3 responses to “The DMZ as Prelude

  1. Craig January 2, 2014 at 3:35 pm

    The gap between n and s Korea is not merely one of developed and poor. What this analysis omits is the following.

    The economic system, state socialism with a stalinist twist, is wholly a human creation. And it has no redeeming features.

    It is at the same time cruel, capricious, and vicious. It has the usual features of socialism – dehumanizing collective denial of individuals, authoritarianism, repression and crushing of human creativity and initiative – but it also combines these in the most extreme form.

    The represents the most soul destroying aspects of socialist thought. It is also awholly human created poverty, and an unnatural one.

    Before it can be integrated into the South, the value system in the north must be replaced.

    His is notmerely a case of bridging two worlds and the rich one opening up. This is silly talk.

    It’s a case of freeing people from a certain evil, a philosophy that enslaves them.

    Inthat, it servesas a model for only itself. There’s no possible point of comparison to Israel or Mexico.

    Only if you blindly excuse a lot of things and are not hostile tothe grinding reality of the disastrously failed utopian ideology can you drawcomparisons.

    I’m reminded of he same kind of analysis I read in works written while stalin butchered Russia; basic sympathywiththe goals of communism led to willful blindness to realities.

  2. Emanuel Pastreich January 3, 2014 at 12:27 pm

    I do not agree with this distinction. The case with North Korea is perhaps more extreme in some respects, but we are looking at a common trend around the world. What Stalin did in Russia was a more extreme form of what was done elsewhere.

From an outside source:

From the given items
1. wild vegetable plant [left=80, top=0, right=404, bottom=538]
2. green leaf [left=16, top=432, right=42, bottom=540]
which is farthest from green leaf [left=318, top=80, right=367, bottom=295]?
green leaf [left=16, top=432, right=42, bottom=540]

  3. CRAIG January 3, 2014 at 6:19 pm

    There is a fundamental difference between NK and Mexico or NK and Nk and the Palestinians.

    NK is a literally homocidal state, with virtually no redeeming features of any kind, except that its subjects – one could more accurately call them prisoners – are human. Aside from this, the state itself is wholly unethical in composition, philosophy and behaviour. There is no way to compare SK and NK. It’s as if a country was situated beside a human black hole. Every advance for North Korea is a major step backwards for the rest of the world. It’s hard ,from an ethical standpoint, to advance any policy that could assist the NK regime without betraying all liberal ethical values .The only reason to engage NK is to undermine its existence.

    Mexico and the US are two normal, human states in varying states of good and bad relations. That border is utterly unlike the NK-SK border in every way.The NK-Sk border isn;’t just an international border .It’s a split between a nightmare dystopian state which has no concern for or places on value on human life or existence. It is socialism in its most pure and threatening form. The US- mexico border is not an ideological or philosophical divide.

    The Israel-PAlestine border represents a state in an actual state of ethnic warfare. Again, this is not remotely similar to the NK-SK border .Were Israel to dismantle it, tens of thousands of people would see it as weakness and proceed to view this as license to exterminate Israelis. Israel has no partner in any peace project ,alas. For Israel, on the other hand ,the border represents both security and threat; it’s able to hide behind it while this ethic conflict rages through the generations but when this subsides, should it do so, it can embrace its real future – as a normal country with (likely then) very similar neighbours. In a real sense, that border is a cultural rather than a political one in an ethnic war zone. Dismantling it is only partly a political project. In a real sense, there is no “state” on the palestinian side worth considering -yet. A state whose only purpose is to nihilistically eliminate another is not a real state. It’s fairly clear from reading media on both sides that this division will continue so long as the ethnic walls continue.

    The NK-SK border is an ethical and philosophical one, a holdover forma much darker time.